— Requisitos da tarefa —
Edite o trecho do texto sobre o confinamento das mulheres que se abre com as palavras "Leïla Slimani" e se fecha com "o mundo girar.", substituindo "Penélope" por "Helena".

— Texto do documento —

▬▬▬

“A experiência do confinamento, do aprisionamento, da imobilidade faz parte da história das mulheres”
Leïla Slimani
“À primeira vista, as mulheres parecem estar confinadas. O sedentarismo é uma virtude feminina, um dever das mulheres ligadas à terra, à família, ao lar. Para Kant, a mulher é a casa. O direito doméstico garante o triunfo da casa; ele enraíza e disciplina a mulher, abolindo qualquer desejo de escape.” Em seu livro História das mulheres, Michelle Perrot fala da relação das mulheres com a mobilidade. A mulher, conta ela, é um ser sedentário cuja existência é marcada pela espera. Penélope espera Ulisses como as jovens virgens esperam um homem que venha lhes libertar e lhes permitir cumprir o seu destino. As mulheres são “o lar”, elas devem estar “lá” para seus filhos. Elas são um ponto de ancoragem, uma referência imóvel enquanto o homem é sempre atraído para o exterior. Os negócios do mundo o chamam. O homem faz a política, ele faz a guerra, ele faz o mundo girar.

▬▬▬

— Dados coletados —
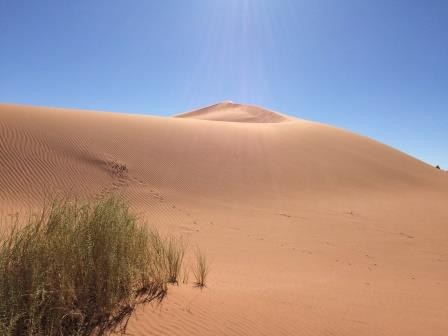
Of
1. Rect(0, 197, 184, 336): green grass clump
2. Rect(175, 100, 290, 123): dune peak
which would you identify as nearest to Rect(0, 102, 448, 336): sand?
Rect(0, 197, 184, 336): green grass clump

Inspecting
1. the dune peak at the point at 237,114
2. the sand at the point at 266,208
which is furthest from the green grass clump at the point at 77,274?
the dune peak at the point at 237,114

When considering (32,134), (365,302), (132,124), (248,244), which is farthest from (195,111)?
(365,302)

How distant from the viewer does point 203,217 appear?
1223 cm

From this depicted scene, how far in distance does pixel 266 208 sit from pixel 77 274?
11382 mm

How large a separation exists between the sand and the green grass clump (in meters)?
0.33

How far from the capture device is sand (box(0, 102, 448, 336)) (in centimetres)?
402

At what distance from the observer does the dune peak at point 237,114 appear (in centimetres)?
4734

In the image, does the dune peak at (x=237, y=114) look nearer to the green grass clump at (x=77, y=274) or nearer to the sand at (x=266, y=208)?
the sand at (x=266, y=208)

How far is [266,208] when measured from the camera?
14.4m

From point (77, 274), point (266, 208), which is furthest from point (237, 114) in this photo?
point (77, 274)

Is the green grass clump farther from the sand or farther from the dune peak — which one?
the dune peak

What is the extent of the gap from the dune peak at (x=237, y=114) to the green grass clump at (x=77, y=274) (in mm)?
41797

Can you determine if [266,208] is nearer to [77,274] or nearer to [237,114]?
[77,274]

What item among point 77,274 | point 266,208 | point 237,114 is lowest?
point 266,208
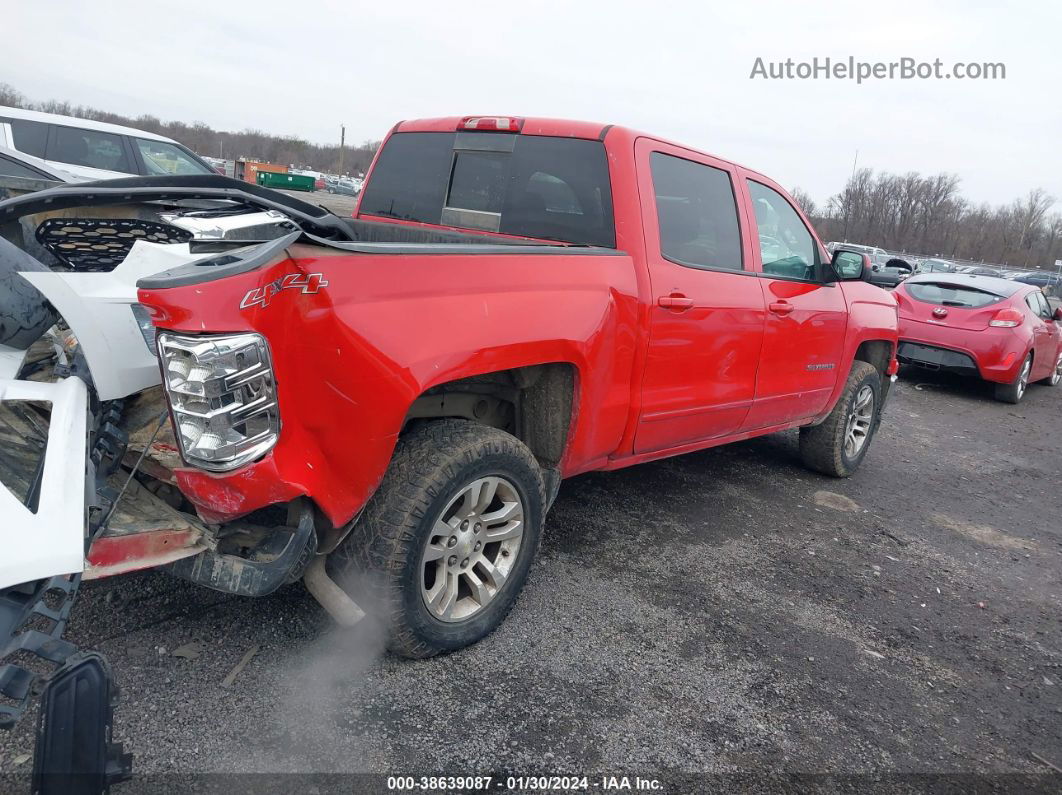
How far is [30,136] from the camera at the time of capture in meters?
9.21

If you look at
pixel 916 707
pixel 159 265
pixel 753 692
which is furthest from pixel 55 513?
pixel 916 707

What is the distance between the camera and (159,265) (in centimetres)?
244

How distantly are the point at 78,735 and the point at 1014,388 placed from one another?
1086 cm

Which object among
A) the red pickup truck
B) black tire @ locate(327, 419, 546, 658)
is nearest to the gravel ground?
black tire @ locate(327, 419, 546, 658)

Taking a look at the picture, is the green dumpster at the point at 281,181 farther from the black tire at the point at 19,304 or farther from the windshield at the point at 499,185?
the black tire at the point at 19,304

▬▬▬

— Resultado do exercício —
Leïla Slimani
“À primeira vista, as mulheres parecem estar confinadas. O sedentarismo é uma virtude feminina, um dever das mulheres ligadas à terra, à família, ao lar. Para Kant, a mulher é a casa. O direito doméstico garante o triunfo da casa; ele enraíza e disciplina a mulher, abolindo qualquer desejo de escape.” Em seu livro História das mulheres, Michelle Perrot fala da relação das mulheres com a mobilidade. A mulher, conta ela, é um ser sedentário cuja existência é marcada pela espera. Helena espera Ulisses como as jovens virgens esperam um homem que venha lhes libertar e lhes permitir cumprir o seu destino. As mulheres são “o lar”, elas devem estar “lá” para seus filhos. Elas são um ponto de ancoragem, uma referência imóvel enquanto o homem é sempre atraído para o exterior. Os negócios do mundo o chamam. O homem faz a política, ele faz a guerra, ele faz o mundo girar.